How to complete this task:
Please restate every record below word for word.
** Data follows **
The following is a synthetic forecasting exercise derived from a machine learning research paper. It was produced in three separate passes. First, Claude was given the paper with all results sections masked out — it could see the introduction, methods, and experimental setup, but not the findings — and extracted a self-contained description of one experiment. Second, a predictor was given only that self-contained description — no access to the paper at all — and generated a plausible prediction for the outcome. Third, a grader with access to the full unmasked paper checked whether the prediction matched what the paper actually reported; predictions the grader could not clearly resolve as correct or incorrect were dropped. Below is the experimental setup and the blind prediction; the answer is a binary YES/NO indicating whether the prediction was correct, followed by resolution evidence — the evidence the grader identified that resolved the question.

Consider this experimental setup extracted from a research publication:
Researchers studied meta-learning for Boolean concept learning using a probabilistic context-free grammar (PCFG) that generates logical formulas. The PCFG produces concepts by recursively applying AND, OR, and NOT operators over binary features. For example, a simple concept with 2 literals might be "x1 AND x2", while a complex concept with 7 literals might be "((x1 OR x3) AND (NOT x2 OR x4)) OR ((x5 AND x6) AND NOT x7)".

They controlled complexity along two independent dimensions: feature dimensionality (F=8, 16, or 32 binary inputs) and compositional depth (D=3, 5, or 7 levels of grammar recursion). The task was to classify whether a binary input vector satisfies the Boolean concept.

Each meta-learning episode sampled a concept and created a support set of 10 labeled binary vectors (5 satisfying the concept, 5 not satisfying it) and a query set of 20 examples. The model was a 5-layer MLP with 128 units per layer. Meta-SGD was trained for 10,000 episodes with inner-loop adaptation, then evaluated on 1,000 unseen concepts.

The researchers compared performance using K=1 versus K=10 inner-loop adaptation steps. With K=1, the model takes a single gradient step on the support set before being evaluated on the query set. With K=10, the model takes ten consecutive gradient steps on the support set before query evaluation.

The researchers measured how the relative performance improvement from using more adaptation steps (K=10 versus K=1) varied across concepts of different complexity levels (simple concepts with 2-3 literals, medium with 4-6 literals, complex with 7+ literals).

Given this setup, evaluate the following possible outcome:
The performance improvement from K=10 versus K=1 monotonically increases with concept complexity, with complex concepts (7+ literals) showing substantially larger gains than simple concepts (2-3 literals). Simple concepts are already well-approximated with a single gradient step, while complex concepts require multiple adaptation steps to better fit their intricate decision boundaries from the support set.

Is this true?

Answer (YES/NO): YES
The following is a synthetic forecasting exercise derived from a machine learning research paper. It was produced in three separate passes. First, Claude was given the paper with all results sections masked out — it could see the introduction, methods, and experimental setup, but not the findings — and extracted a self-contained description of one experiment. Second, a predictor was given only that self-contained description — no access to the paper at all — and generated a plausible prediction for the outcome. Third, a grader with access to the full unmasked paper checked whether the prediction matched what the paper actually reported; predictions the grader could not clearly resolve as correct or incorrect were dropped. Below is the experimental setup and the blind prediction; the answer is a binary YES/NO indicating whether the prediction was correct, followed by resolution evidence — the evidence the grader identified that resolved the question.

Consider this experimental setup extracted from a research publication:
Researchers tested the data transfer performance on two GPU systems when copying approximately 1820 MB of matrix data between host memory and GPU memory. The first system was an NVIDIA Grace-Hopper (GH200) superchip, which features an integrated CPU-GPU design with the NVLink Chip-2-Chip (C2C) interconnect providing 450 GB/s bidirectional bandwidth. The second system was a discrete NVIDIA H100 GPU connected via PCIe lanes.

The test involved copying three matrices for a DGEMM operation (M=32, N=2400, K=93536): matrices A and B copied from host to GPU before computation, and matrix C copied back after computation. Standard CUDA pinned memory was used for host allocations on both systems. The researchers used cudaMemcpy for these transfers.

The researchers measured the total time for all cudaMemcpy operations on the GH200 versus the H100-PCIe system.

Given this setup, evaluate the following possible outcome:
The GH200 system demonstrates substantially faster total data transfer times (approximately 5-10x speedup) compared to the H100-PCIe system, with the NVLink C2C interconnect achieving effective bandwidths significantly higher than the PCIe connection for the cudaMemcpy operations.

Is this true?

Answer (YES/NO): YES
** End of Data **
Answer to this exercise:
The following is a synthetic forecasting exercise derived from a machine learning research paper. It was produced in three separate passes. First, Claude was given the paper with all results sections masked out — it could see the introduction, methods, and experimental setup, but not the findings — and extracted a self-contained description of one experiment. Second, a predictor was given only that self-contained description — no access to the paper at all — and generated a plausible prediction for the outcome. Third, a grader with access to the full unmasked paper checked whether the prediction matched what the paper actually reported; predictions the grader could not clearly resolve as correct or incorrect were dropped. Below is the experimental setup and the blind prediction; the answer is a binary YES/NO indicating whether the prediction was correct, followed by resolution evidence — the evidence the grader identified that resolved the question.

Consider this experimental setup extracted from a research publication:
Researchers studied meta-learning for Boolean concept learning using a probabilistic context-free grammar (PCFG) that generates logical formulas. The PCFG produces concepts by recursively applying AND, OR, and NOT operators over binary features. For example, a simple concept with 2 literals might be "x1 AND x2", while a complex concept with 7 literals might be "((x1 OR x3) AND (NOT x2 OR x4)) OR ((x5 AND x6) AND NOT x7)".

They controlled complexity along two independent dimensions: feature dimensionality (F=8, 16, or 32 binary inputs) and compositional depth (D=3, 5, or 7 levels of grammar recursion). The task was to classify whether a binary input vector satisfies the Boolean concept.

Each meta-learning episode sampled a concept and created a support set of 10 labeled binary vectors (5 satisfying the concept, 5 not satisfying it) and a query set of 20 examples. The model was a 5-layer MLP with 128 units per layer. Meta-SGD was trained for 10,000 episodes with inner-loop adaptation, then evaluated on 1,000 unseen concepts.

The researchers compared performance using K=1 versus K=10 inner-loop adaptation steps. With K=1, the model takes a single gradient step on the support set before being evaluated on the query set. With K=10, the model takes ten consecutive gradient steps on the support set before query evaluation.

The researchers measured how the relative performance improvement from using more adaptation steps (K=10 versus K=1) varied across concepts of different complexity levels (simple concepts with 2-3 literals, medium with 4-6 literals, complex with 7+ literals).

Given this setup, evaluate the following possible outcome:
The performance improvement from K=10 versus K=1 monotonically increases with concept complexity, with complex concepts (7+ literals) showing substantially larger gains than simple concepts (2-3 literals). Simple concepts are already well-approximated with a single gradient step, while complex concepts require multiple adaptation steps to better fit their intricate decision boundaries from the support set.

Is this true?

Answer (YES/NO): YES
The following is a synthetic forecasting exercise derived from a machine learning research paper. It was produced in three separate passes. First, Claude was given the paper with all results sections masked out — it could see the introduction, methods, and experimental setup, but not the findings — and extracted a self-contained description of one experiment. Second, a predictor was given only that self-contained description — no access to the paper at all — and generated a plausible prediction for the outcome. Third, a grader with access to the full unmasked paper checked whether the prediction matched what the paper actually reported; predictions the grader could not clearly resolve as correct or incorrect were dropped. Below is the experimental setup and the blind prediction; the answer is a binary YES/NO indicating whether the prediction was correct, followed by resolution evidence — the evidence the grader identified that resolved the question.

Consider this experimental setup extracted from a research publication:
Researchers tested the data transfer performance on two GPU systems when copying approximately 1820 MB of matrix data between host memory and GPU memory. The first system was an NVIDIA Grace-Hopper (GH200) superchip, which features an integrated CPU-GPU design with the NVLink Chip-2-Chip (C2C) interconnect providing 450 GB/s bidirectional bandwidth. The second system was a discrete NVIDIA H100 GPU connected via PCIe lanes.

The test involved copying three matrices for a DGEMM operation (M=32, N=2400, K=93536): matrices A and B copied from host to GPU before computation, and matrix C copied back after computation. Standard CUDA pinned memory was used for host allocations on both systems. The researchers used cudaMemcpy for these transfers.

The researchers measured the total time for all cudaMemcpy operations on the GH200 versus the H100-PCIe system.

Given this setup, evaluate the following possible outcome:
The GH200 system demonstrates substantially faster total data transfer times (approximately 5-10x speedup) compared to the H100-PCIe system, with the NVLink C2C interconnect achieving effective bandwidths significantly higher than the PCIe connection for the cudaMemcpy operations.

Is this true?

Answer (YES/NO): YES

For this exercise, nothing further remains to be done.